5. A detailed review of competitive IP has been undertaken and this is presented in the feasibility study report. There is a significant amount of existing IP from potential competitors and this has been taken into account during formulation of SALT’s strategic business plans. Freedom to operate is recognised as a critical issue in establishing risk, ownership and conditions of IP use. IP and patents relating to STREAM have been presented and discussed with background supporting information.

6. Finally, our business plan has been refined and it includes the product offering, customers and USPs, resources and expertise, commercialisation plan, commercial impact and a SWOT analysis.

Final results

To address the environmental damage of undetected oil and gas leaks, an extensive range of different internal and external systems exist to monitor subsea oil and gas infrastructure.
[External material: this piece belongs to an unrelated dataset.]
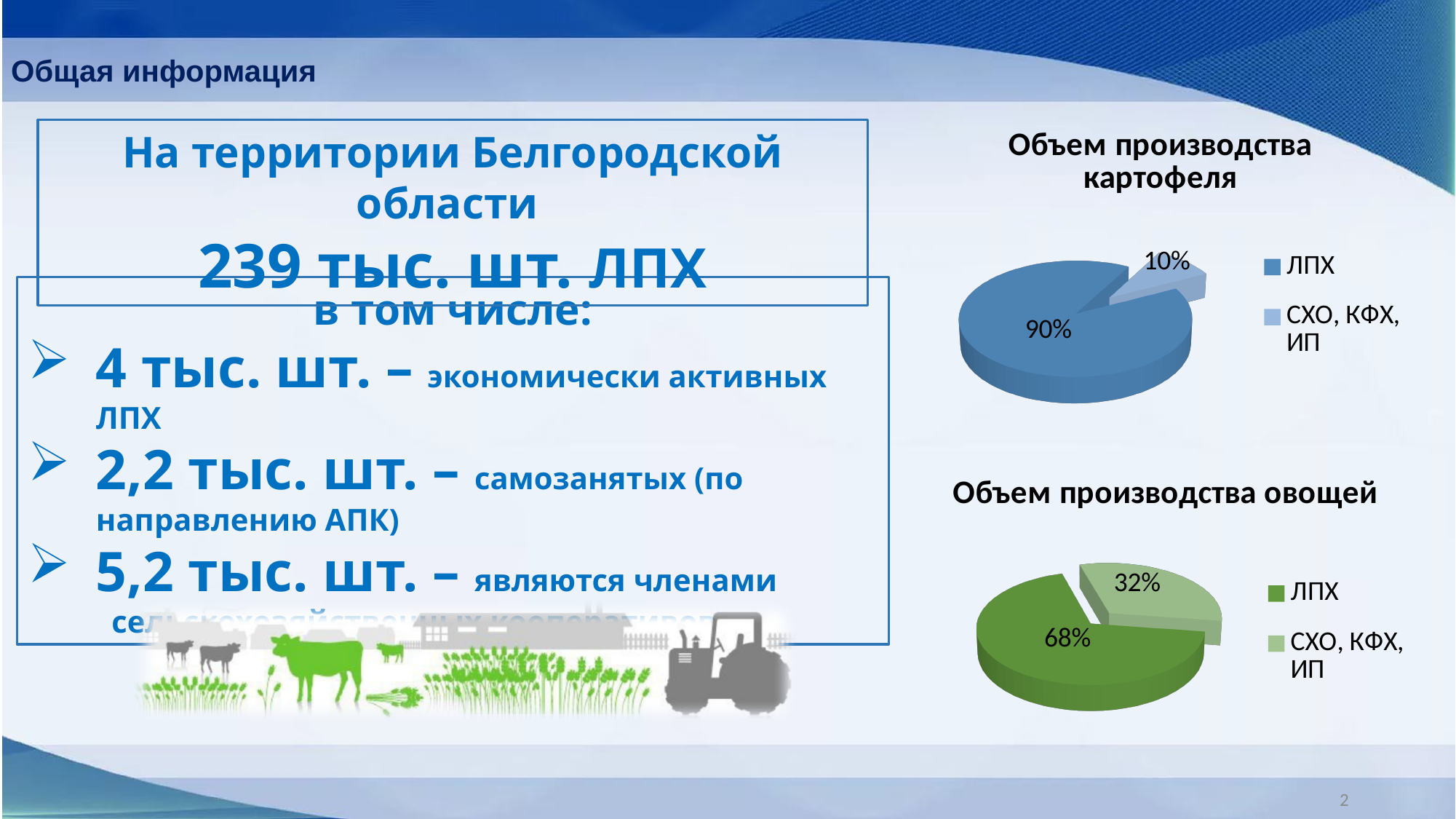
What type of chart is the chart titled 'Объем производства овощей'? Pie chart In the chart titled 'Объем производства овощей', which category has the smallest slice? СХО, КФХ, ИП In the chart titled 'Объем производства картофеля', what share does ЛПХ hold? 90% In the chart titled 'Объем производства картофеля', which category has the largest slice? ЛПХ In the chart titled 'Объем производства овощей', what share does 'СХО, КФХ, ИП' hold? 32% In the chart titled 'Объем производства овощей', what share does ЛПХ hold? 68% Is the ЛПХ share larger in the chart titled 'Объем производства картофеля' or in the chart titled 'Объем производства овощей'? Объем производства картофеля In the chart titled 'Объем производства картофеля', what share does 'СХО, КФХ, ИП' hold? 10% In the chart titled 'Объем производства овощей', what is the difference in percentage points between the ЛПХ slice and the 'СХО, КФХ, ИП' slice? 36 percentage points In the chart titled 'Объем производства картофеля', what is the difference in percentage points between the ЛПХ slice and the 'СХО, КФХ, ИП' slice? 80 percentage points How many categories does the legend of the chart titled 'Объем производства картофеля' list? 2 What colour is the ЛПХ slice in the chart titled 'Объем производства овощей'? Green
Although internal systems can quickly detect large leaks, they have limited ability to detect small, chronic leaks whereas current external systems are limited in the following ways:

1) Fluorometry require the presence of aromatic hydrocarbons to trigger the fluorescent response, which are not necessarily present with heavier oils that are likely to become submerged.
2) Whilst methane detectors have been shown to be suitable for detecting dissolved gases at close proximities, they cannot detect oil leaks.
3) Sonars suffer from frequent false positives due to
a. other sunken and suspended materials which may provide an acoustic signature similar to that of leaks.
b. shadowing will occur when the sound pulse is reflected by the structure, not allowing visibility of anything behind it. Crucially important, active sonars, cameras and even technologies which combine several methods (e.g. fluorometers and methane detectors) need to be towed by ROV/AUV, meaning they cannot provide continuous and remote monitoring.
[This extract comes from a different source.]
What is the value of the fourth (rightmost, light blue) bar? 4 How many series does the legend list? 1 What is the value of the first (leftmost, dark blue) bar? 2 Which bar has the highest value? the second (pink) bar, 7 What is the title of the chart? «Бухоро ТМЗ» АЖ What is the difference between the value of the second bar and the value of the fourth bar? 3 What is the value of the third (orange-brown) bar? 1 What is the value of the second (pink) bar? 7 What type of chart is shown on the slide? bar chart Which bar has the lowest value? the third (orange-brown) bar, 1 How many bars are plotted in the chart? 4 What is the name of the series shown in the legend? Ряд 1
On the other hand, STREAM goes beyond the state-of-the-art by providing oil and gas companies, for the first time, with a real-time, continuous and remote early-warning leak detection system that uniquely uses the speed of sound to detect contaminants in seawater, at a fraction of the cost of current technologies. As a passive, extremely durable sonar reflector, STREAM is able to continuously monitor for oil and gas anomalies subsea. Being 75% lower cost than an active sonar system, several STREAM units can be deployed which provide a wider coverage area at a lower cost for our end-users. This project can therefore refine and commercialise the most robust and cost-effective leak detection system to provide continuous and remote environmental subsea surveillance.
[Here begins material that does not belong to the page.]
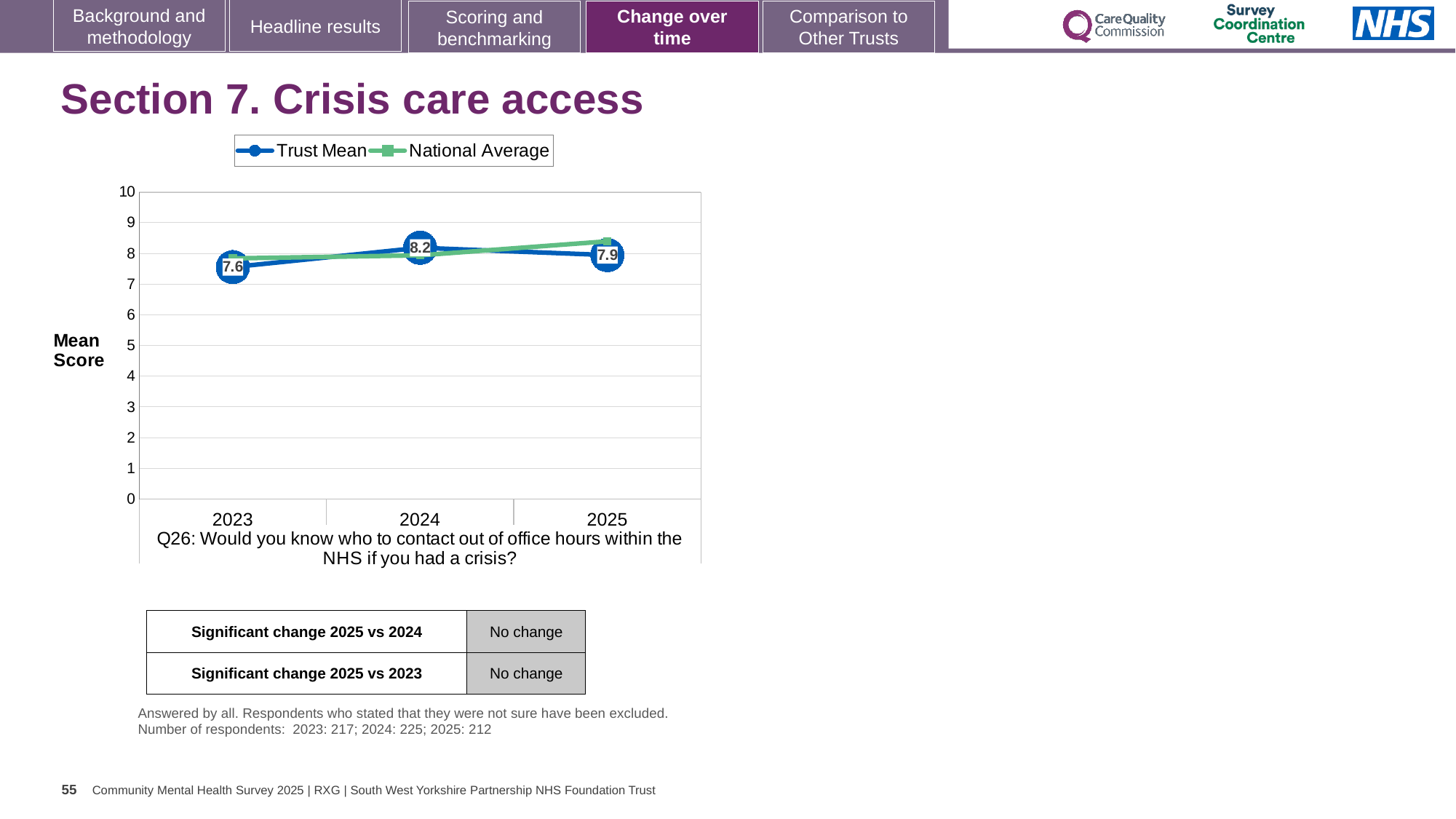
Does the Trust Mean score rise or fall from 2024 to 2025? fall How many years are plotted on the x axis? 3 In which year was the Trust Mean score lowest? 2023 How many series does the legend list? 2 What kind of chart is shown on the slide? line chart Which year has the larger Trust Mean score, 2023 or 2025? 2025 What is the Trust Mean score for 2024? 8.2 What is the Trust Mean score for 2023? 7.6 Is the National Average value for 2025 greater or less than 8? greater What is the Trust Mean score for 2025? 7.9 In which year was the Trust Mean score highest? 2024 What is the difference between the Trust Mean scores for 2024 and 2023? 0.6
Our oceans and sea are vital for the environment and society as they provide a wealth of resources for living organisms and economic activity. In Europe, the \'blue\' economy represents roughly 5.4 million jobs and generates a gross added value of almost €500 billion a year. However, undetected oil and gas leaks present a significant environmental and economic threat. This project helps oil and gas companies to quickly detect leaks and prevent the catastrophic impacts of undetected oil and gas leaks. By detecting oil and gas leaks early, we protect the fishing industry which is by far one of the most affected sectors from this type of contamination. We will also improve the health and safety of operators by providing with a maintenance free, remotely operated detector while oil and gas producers will avoid costs incurred by clean-up activities and economic losses from product leakage. This project helps develop the blue economy in a way that not only fuels EU growth and job creation but also maintains our marine resources pollution-free and ensures the protection of the marine environment.